This section covers how to organize your workflow code to make development and maintenance of your pipeline more efficient and sustainable. Specifically, we are going to demonstrate how to use modules.

In Nextflow, a module is a single process definition that is encapsulated by itself in a standalone code file. To use a module in a workflow, you just add a single-line import statement to your workflow code file; then you can integrate the process into the workflow the same way you normally would.

Putting processes into individual modules makes it possible to reuse process definitions in multiple workflows without producing multiple copies of the code. This makes the code more shareable, flexible and maintainable.

Note

It is also possible to encapsulate a section of a workflow as a 'subworkflow' that can be imported into a larger pipeline, but that is outside the scope of this training.


0. Warmup

When we started developing our workflow, we put everything in one single code file. In Part 5 (Hello Config), we started turning our one-file workflow into a proper pipeline project. We moved to the standard Nextflow convention of naming the workflow file main.nf, fleshed out the configuration file, and added a parameter file.
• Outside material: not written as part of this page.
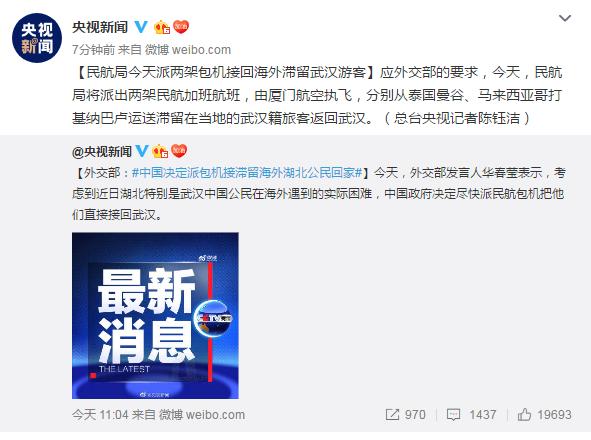 民航局今天派两架包机接回海外滞留武汉游客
Now it's time to tackle modularizing our code, i.e. extracting the process definitions into modules.

We're going to be working with a clean set of project files inside the project directory called hello-modules (for Modules).

0.1. Explore the hello-modules directory

Let's move into the project directory.

cd hello-modules

Warning

If you're continuing on directly from Part 5, you'll need to move up one directory first.

 cd ../hello-modules

The hello-modules directory has the same content and structure that you're expected to end up with in hello-config on completion of Part 5.

Directory contents
hello-modules/
├── demo-params.json
├── main.nf
└── nextflow.config

For a detailed description of these files, see the warmup section in Part 5.

Just like last time, we need to set up a symlink to the data. To do so, run this command from inside the hello-modules directory:

ln -s ../data data

This creates a symbolic link called data pointing to the data directory one level up.

0.3 Run the workflow using the appropriate profiles

Now that everything is in place, we should be able to run the workflow using the profiles we set up in Part 5.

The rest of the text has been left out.